I enjoyed the article, well written and some great advice.
I am a fairly experienced paddler with many 12-14 day expiditions along the exposed New Zealand North Island East Coast, and many many many 1, 2 & 3 day trips.
I have been seasick on quite a few of these trips (always day two)and have traced some of it down to the following.
* Too tight a spray skirt - I have changed to a loose one with suspender straps and this has made a huge difference.
* Eating canned stew - I love the Irish stew and beef casserole and with their meat/vege contents think it makes an excellent meal - but I always seem to be sick after half an hour on the water the next morning. I have found other foods to avoid as well but the canned meat seems to be the worst culprit.
By eliminating the above two items I have almost eliminated my bad second day on the trips.
* The other critical area seems to be paddling around headlands in certain seas. The incoming swell, angle chop with rebound of headlands can upset my tummy something wicked. A friend who is a vet once commented that he thought only horses projectile vomited and as the article says you can only face forwards and clean up afterwards, that gauze pouch on the front of my paddling jacket was the pits to clean so I now have a different jacket. The difference when paddling with friends is that they don't come to your rescue unless you really need it and when being sick they hover and make those "hawking being sick noises" which only serve to make you feel worse until you feel well enough to politely tell them to go away.
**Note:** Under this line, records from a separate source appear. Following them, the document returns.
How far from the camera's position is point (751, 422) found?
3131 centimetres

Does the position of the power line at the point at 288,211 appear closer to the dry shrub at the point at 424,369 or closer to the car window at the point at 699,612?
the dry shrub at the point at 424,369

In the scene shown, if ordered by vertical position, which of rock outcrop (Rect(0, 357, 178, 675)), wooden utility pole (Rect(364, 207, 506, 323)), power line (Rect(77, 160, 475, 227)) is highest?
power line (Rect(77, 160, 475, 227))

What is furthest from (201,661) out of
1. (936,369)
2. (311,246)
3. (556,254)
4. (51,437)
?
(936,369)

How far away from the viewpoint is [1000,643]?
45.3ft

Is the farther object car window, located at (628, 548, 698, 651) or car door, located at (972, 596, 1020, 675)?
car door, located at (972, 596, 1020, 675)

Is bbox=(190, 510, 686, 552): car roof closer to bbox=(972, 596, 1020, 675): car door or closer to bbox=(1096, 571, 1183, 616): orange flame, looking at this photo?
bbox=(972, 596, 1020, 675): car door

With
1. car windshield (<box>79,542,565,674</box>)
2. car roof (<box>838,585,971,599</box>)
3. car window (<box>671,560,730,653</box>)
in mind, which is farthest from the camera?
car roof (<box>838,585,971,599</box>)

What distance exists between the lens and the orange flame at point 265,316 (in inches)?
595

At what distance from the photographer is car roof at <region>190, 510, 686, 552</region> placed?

On these trips I am the only one who can paddle out of the conditions causing it and so I put up with the sickness and paddle myself out of the conditions causing it... Even the food related ones.
My friends know that even in my worst state I am (and have been) there for then if they are in trouble - in fact I am usually the rescuer and got into trouble myself once and no-one else had a towrope as John never needs rescuing - Yes, a big lesson learnt that trip.
I think that hard core paddlers can keep going and do not need to return to shore, but have found with others that getting to shore is the only option and then often the trip is cancelled and a plan is formulated on how to get back. I have found without exception that everyone seems to be able to paddle back after having a break on land. I explain to them that the only option is for them to paddle back (we know it is not the only option, don't we?) and this gets them emotionally prepared to do so.
Yes, feel for those who are sick - they do not choose to be that way - and even though it can be annoying any trip is only as strong as the weakest person and they govern both speed and duration of any trip.
Enjoy and, keep up the excellent work and website.